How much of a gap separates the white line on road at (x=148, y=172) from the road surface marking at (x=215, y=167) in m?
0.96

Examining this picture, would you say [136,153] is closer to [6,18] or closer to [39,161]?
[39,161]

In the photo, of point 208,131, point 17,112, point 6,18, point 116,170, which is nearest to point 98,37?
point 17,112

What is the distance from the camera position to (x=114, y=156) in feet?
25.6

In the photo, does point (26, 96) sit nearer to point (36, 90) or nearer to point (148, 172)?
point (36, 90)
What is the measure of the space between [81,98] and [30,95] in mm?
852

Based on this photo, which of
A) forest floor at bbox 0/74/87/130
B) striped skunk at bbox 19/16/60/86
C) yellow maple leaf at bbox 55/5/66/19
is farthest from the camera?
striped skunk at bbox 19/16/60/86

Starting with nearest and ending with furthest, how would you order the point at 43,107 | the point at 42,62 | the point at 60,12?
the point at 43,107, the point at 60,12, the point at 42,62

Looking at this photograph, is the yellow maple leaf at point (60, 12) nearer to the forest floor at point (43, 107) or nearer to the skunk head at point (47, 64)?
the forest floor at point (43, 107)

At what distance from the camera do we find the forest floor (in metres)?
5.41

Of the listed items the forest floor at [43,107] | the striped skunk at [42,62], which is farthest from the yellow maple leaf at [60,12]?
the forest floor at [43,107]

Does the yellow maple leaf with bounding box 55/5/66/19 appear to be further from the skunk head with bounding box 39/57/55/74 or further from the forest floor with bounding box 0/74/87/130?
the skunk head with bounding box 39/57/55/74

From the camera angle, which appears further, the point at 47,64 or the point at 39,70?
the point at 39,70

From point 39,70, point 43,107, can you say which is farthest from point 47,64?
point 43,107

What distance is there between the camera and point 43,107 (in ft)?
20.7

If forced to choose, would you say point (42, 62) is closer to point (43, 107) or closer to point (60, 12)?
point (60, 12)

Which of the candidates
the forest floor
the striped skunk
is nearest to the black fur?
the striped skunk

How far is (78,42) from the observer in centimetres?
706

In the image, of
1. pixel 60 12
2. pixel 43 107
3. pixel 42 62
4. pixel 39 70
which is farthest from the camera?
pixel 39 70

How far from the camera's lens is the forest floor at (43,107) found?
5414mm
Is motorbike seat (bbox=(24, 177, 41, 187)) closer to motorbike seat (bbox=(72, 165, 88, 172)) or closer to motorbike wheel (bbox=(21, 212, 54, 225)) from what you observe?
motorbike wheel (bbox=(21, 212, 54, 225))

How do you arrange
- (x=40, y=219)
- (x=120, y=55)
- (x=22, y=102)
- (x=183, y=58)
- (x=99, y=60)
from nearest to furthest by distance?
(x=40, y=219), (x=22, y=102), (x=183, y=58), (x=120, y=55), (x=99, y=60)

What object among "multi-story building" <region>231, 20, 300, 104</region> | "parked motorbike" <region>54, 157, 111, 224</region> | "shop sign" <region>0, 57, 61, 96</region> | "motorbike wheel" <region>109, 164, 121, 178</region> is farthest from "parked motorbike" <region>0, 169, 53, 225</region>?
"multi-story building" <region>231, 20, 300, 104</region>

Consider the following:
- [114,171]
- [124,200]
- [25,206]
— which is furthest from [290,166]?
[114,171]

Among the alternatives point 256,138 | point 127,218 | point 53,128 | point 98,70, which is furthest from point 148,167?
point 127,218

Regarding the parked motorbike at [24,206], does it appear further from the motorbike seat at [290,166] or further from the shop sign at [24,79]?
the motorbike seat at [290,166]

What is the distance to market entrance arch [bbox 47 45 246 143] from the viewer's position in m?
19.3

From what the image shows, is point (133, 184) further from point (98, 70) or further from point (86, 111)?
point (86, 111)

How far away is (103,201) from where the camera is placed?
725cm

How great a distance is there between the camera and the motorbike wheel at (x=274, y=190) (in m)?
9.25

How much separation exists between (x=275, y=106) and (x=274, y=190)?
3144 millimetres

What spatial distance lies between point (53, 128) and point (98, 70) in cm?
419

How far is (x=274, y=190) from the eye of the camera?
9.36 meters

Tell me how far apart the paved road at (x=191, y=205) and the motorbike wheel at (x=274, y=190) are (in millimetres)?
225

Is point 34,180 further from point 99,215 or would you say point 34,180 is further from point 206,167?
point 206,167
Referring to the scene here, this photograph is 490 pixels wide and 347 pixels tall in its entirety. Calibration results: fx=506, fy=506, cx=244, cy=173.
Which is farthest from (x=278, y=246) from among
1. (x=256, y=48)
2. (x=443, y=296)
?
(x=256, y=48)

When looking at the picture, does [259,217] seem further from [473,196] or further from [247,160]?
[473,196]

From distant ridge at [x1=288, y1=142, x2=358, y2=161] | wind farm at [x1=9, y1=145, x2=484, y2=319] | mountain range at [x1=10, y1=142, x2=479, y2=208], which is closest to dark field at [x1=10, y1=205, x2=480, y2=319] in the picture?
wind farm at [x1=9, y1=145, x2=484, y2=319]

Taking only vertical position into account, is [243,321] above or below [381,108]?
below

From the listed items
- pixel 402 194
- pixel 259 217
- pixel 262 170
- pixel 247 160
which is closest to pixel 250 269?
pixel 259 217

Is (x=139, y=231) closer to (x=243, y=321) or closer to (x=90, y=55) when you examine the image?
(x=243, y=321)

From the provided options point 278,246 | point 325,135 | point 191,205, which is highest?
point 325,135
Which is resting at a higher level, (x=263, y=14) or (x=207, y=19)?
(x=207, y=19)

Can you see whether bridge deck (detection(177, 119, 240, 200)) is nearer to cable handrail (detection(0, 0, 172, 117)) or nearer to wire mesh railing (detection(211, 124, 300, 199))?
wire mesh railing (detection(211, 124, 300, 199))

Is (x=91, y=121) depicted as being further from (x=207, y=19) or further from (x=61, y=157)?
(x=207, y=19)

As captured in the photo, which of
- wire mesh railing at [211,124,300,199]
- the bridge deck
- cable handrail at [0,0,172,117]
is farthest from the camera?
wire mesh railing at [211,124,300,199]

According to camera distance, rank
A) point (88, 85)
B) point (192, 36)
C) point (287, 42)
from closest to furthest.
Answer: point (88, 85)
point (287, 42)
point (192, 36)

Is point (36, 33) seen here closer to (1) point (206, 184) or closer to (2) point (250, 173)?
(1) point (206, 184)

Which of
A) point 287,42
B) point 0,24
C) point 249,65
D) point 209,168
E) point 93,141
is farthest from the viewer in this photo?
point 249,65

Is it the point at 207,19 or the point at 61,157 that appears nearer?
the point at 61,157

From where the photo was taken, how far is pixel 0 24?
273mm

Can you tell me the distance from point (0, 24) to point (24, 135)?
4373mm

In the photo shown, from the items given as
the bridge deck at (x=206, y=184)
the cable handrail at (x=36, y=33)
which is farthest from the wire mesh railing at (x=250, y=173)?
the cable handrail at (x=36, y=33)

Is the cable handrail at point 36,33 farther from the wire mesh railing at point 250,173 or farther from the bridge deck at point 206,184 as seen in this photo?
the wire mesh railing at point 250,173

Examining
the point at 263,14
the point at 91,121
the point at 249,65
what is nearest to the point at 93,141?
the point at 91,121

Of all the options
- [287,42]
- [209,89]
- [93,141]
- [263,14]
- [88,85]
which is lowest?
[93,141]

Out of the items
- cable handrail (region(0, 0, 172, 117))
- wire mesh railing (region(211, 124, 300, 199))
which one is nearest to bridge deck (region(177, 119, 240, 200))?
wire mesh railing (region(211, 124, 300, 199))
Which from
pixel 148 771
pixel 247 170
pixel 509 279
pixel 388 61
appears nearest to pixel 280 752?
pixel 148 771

■ **PROBLEM REQUIREMENTS**: Rewrite all of the rows above, changing every "camera" to "viewer" and leaving everything else as it is.

■ **TASK OUTPUT**:
How much of a gap separates the white line on road at (x=148, y=172) from the road surface marking at (x=215, y=167) in m?
0.96

Examining this picture, would you say [136,153] is closer to [6,18] or closer to [39,161]?
[39,161]

In the photo, of point 208,131, point 17,112, point 6,18, point 116,170, which is nearest to point 98,37?
point 17,112

What is the distance from the viewer position to (x=114, y=156) in feet?
25.6

In the photo, does point (26, 96) sit nearer to point (36, 90) or nearer to point (148, 172)?
point (36, 90)
What is the measure of the space between [81,98] and [30,95] in mm?
852

Based on this photo, which of
A) forest floor at bbox 0/74/87/130
B) striped skunk at bbox 19/16/60/86
C) yellow maple leaf at bbox 55/5/66/19
is farthest from the viewer?
striped skunk at bbox 19/16/60/86

Starting with nearest and ending with furthest, how would you order the point at 43,107 | the point at 42,62 | the point at 60,12?
the point at 43,107, the point at 60,12, the point at 42,62

Looking at this photograph, is the yellow maple leaf at point (60, 12) nearer to the forest floor at point (43, 107) or nearer to the skunk head at point (47, 64)?
the forest floor at point (43, 107)

At what distance from the viewer do we find the forest floor (in metres)?
5.41

Of the listed items the forest floor at [43,107] | the striped skunk at [42,62], which is farthest from the yellow maple leaf at [60,12]?
the forest floor at [43,107]

Does the yellow maple leaf with bounding box 55/5/66/19 appear to be further from the skunk head with bounding box 39/57/55/74 or further from the forest floor with bounding box 0/74/87/130?
the skunk head with bounding box 39/57/55/74

From the viewer angle, which appears further, the point at 47,64 or the point at 39,70?
the point at 39,70

From point 39,70, point 43,107, can you say which is farthest from point 47,64?
point 43,107

What distance is there between the viewer and point 43,107 (in ft)?
20.7

If forced to choose, would you say point (42, 62) is closer to point (43, 107) or closer to point (60, 12)?
point (60, 12)

Which of the candidates
the forest floor
the striped skunk
is nearest to the black fur?
the striped skunk

How far is (78,42) from the observer in centimetres?
706

In the image, of
1. pixel 60 12
2. pixel 43 107
3. pixel 42 62
4. pixel 39 70
which is farthest from the viewer?
pixel 39 70

How far from the viewer's lens is the forest floor at (43,107) found?
5414mm
Is motorbike seat (bbox=(24, 177, 41, 187)) closer to motorbike seat (bbox=(72, 165, 88, 172)) or closer to motorbike wheel (bbox=(21, 212, 54, 225)) from what you observe?
motorbike wheel (bbox=(21, 212, 54, 225))

How do you arrange
- (x=40, y=219)
- (x=120, y=55)
- (x=22, y=102)
- (x=183, y=58)
- (x=99, y=60)
from nearest to furthest by distance?
(x=40, y=219), (x=22, y=102), (x=183, y=58), (x=120, y=55), (x=99, y=60)

What object among "multi-story building" <region>231, 20, 300, 104</region> | "parked motorbike" <region>54, 157, 111, 224</region> | "shop sign" <region>0, 57, 61, 96</region> | "motorbike wheel" <region>109, 164, 121, 178</region> is farthest from "parked motorbike" <region>0, 169, 53, 225</region>?
"multi-story building" <region>231, 20, 300, 104</region>

Consider the following:
- [114,171]
- [124,200]
- [25,206]
— which is furthest from [290,166]?
[114,171]

Among the alternatives point 256,138 | point 127,218 | point 53,128 | point 98,70, which is furthest from point 148,167?
point 127,218

Regarding the parked motorbike at [24,206], does it appear further from the motorbike seat at [290,166] or further from the shop sign at [24,79]?
the motorbike seat at [290,166]

What is the distance to market entrance arch [bbox 47 45 246 143] from the viewer's position in m?
19.3

From what the image shows, is point (133, 184) further from point (98, 70) or further from point (86, 111)?
point (86, 111)

How far away is (103,201) from where the viewer is placed?
725cm

How great a distance is there between the viewer and the motorbike wheel at (x=274, y=190) (in m)?
9.25

How much separation exists between (x=275, y=106) and (x=274, y=190)?
3144 millimetres

What spatial distance lies between point (53, 128) and point (98, 70) in cm?
419

How far is (x=274, y=190) from the eye of the viewer?
9.36 meters

Tell me how far apart the paved road at (x=191, y=205) and the motorbike wheel at (x=274, y=190) are (in millimetres)?
225

Is point 34,180 further from point 99,215 or would you say point 34,180 is further from point 206,167?
point 206,167
Referring to the scene here, this photograph is 490 pixels wide and 347 pixels tall in its entirety. Calibration results: fx=506, fy=506, cx=244, cy=173.
Which is farthest from (x=278, y=246) from among
1. (x=256, y=48)
2. (x=443, y=296)
?
(x=256, y=48)

When looking at the picture, does [259,217] seem further from [473,196] or further from [247,160]?
[473,196]

From distant ridge at [x1=288, y1=142, x2=358, y2=161] | wind farm at [x1=9, y1=145, x2=484, y2=319] | mountain range at [x1=10, y1=142, x2=479, y2=208], which is closest to dark field at [x1=10, y1=205, x2=480, y2=319] in the picture?
wind farm at [x1=9, y1=145, x2=484, y2=319]

Taking only vertical position into account, is [243,321] above or below [381,108]?
below

From the listed items
- pixel 402 194
- pixel 259 217
- pixel 262 170
- pixel 247 160
which is closest to pixel 250 269?
pixel 259 217

Is (x=139, y=231) closer to (x=243, y=321) or closer to (x=90, y=55) when you examine the image?
(x=243, y=321)

From the provided options point 278,246 | point 325,135 | point 191,205, which is highest?
point 325,135
Which is resting at a higher level, (x=263, y=14) or (x=207, y=19)?
(x=207, y=19)

Can you see whether bridge deck (detection(177, 119, 240, 200)) is nearer to cable handrail (detection(0, 0, 172, 117)) or nearer to wire mesh railing (detection(211, 124, 300, 199))?
wire mesh railing (detection(211, 124, 300, 199))

Is (x=91, y=121) depicted as being further from (x=207, y=19) or further from (x=61, y=157)?
(x=207, y=19)

As captured in the photo, which of
- wire mesh railing at [211,124,300,199]
- the bridge deck
- cable handrail at [0,0,172,117]
is farthest from the viewer?
wire mesh railing at [211,124,300,199]

According to viewer distance, rank
A) point (88, 85)
B) point (192, 36)
C) point (287, 42)
from closest to furthest.
Answer: point (88, 85)
point (287, 42)
point (192, 36)

Is point (36, 33) seen here closer to (1) point (206, 184) or closer to (2) point (250, 173)?
(1) point (206, 184)

Which of
A) point 287,42
B) point 0,24
C) point 249,65
D) point 209,168
E) point 93,141
is farthest from the viewer in this photo?
point 249,65

Is it the point at 207,19 or the point at 61,157 that appears nearer?
the point at 61,157

From where the photo was taken, how far is pixel 0 24?
273mm

Can you tell me the distance from point (0, 24) to point (24, 135)?
4373mm

In the photo shown, from the items given as
the bridge deck at (x=206, y=184)
the cable handrail at (x=36, y=33)
which is farthest from the wire mesh railing at (x=250, y=173)?
the cable handrail at (x=36, y=33)

Is the cable handrail at point 36,33 farther from the wire mesh railing at point 250,173 or farther from the bridge deck at point 206,184 as seen in this photo?
the wire mesh railing at point 250,173

Examining
the point at 263,14
the point at 91,121
the point at 249,65
what is nearest to the point at 93,141?
the point at 91,121

Of all the options
- [287,42]
- [209,89]
- [93,141]
- [263,14]
- [88,85]
which is lowest?
[93,141]

Out of the items
- cable handrail (region(0, 0, 172, 117))
- wire mesh railing (region(211, 124, 300, 199))
which one is nearest to bridge deck (region(177, 119, 240, 200))?
wire mesh railing (region(211, 124, 300, 199))
Which from
pixel 148 771
pixel 247 170
pixel 509 279
pixel 388 61
appears nearest to pixel 280 752?
pixel 148 771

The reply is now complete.